Written by satphoneguy on May 30, 2009 - 03:54 AM
News of
Google's WAVE platform is making quite a splash across the blogosphere. I find it very interesting that the peer2peer protocol lacks any VoIP capability.
It is impossible to think that it was simply overlooked; but rather that it must have been thought over. But why, especially considering that gmail already has VoIP built in?
Could it be that there are ambitions with wave toward mobile devices and that Google is being careful not to offend the carriers?
Reply from dean on May 30, 2009 - 09:05 AM
| Quote: |
| Could it be that there are ambitions with wave toward mobile devices and that Google is being careful not to offend the carriers? |
That's as good as any other reason I can think of...
Reply from fenlander on May 30, 2009 - 09:29 AM
There are a lot of ways you can imagine adding voice support to a wave. The obvious route is though a gadget you add to the wave that adds a 'conference call' to it. (Which is certainly something we'll be doing - we already have an opensocial voice conferencing gadget at
http://clackpoint.com/gadgets/ ).
Taking a step back, waves are based on XMPP, so the protocol already has voice signaling in for form of Jingle, but the cunning part is going to be in extending the wave offline/online metaphor - escalating asynchronous 'voice messages' into live chat on demand.

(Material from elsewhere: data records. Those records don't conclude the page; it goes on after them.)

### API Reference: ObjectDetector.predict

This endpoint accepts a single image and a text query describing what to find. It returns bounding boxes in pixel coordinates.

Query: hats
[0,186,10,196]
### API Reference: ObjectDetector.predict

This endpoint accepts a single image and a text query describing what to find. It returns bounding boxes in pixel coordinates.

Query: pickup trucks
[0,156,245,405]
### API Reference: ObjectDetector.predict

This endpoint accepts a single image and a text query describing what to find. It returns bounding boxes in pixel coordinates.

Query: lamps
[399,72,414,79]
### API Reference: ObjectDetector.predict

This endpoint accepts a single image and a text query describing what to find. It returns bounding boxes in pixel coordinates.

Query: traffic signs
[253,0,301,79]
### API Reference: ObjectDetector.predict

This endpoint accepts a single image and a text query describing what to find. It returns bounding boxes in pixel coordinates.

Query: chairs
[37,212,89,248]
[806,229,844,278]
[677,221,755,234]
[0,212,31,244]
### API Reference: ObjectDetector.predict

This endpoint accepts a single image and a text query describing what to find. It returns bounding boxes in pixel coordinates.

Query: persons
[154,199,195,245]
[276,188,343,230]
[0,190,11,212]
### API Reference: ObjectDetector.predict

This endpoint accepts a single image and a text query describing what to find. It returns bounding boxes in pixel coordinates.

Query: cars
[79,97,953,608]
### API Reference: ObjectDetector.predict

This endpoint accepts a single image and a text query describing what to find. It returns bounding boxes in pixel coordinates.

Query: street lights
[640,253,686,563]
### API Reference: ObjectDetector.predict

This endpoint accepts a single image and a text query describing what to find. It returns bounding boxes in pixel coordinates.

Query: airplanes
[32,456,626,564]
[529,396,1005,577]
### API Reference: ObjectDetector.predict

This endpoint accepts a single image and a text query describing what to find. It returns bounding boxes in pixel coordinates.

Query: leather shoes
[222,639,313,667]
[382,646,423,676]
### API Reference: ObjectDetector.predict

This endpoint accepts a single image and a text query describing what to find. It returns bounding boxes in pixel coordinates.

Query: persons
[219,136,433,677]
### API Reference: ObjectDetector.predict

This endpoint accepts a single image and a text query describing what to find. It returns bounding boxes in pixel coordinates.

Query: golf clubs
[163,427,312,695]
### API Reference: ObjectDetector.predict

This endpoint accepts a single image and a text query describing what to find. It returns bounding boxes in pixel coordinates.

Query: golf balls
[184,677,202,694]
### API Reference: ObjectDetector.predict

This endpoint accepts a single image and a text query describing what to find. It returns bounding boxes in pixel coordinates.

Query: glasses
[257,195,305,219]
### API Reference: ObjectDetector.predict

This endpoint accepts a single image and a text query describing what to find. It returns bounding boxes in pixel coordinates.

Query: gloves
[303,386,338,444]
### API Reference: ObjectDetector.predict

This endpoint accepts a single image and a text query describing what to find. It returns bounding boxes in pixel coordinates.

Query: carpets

Reply from martyndavies on May 30, 2009 - 12:23 PM
Perhaps they're thinking they've covered that base already with GoogleTalk? Wave looks to me more like a document-based collaboration frame work, i.e what happens when email meets Wiki and IM.
Which is not to say that VoIP couldn't/shouldn't be in there, just that it wasn't the core of the idea. A more bizarre oversight is forgetting VoIP in Android.
Reply from xpcomputers on Jun 03, 2009 - 11:04 AM
http://wave.google.com has an excellent 80min video demo-ing wave.. and it look very impressive.
They DO have intentions for use on mobiles according to that display. It is ALL browser based, and works on mobile browsers too. So the lack of voice could be to keep mobile carriers on-board.
But equally, when you look at what they have brought together so far it is VERY neat, so it might be an issue of developer resources & time. They have made a completely open & extensible framework that can hold any data. They might already be working on voice for the next wave of Wave, but not announced that aspect yet.
If Google don't add it themselves, then I'm sure someone else will very quickly!
I'm watching wave with great interest.
Reply from amascuba on Jun 03, 2009 - 10:45 PM
To me, it looks like a chat protocol on steroids.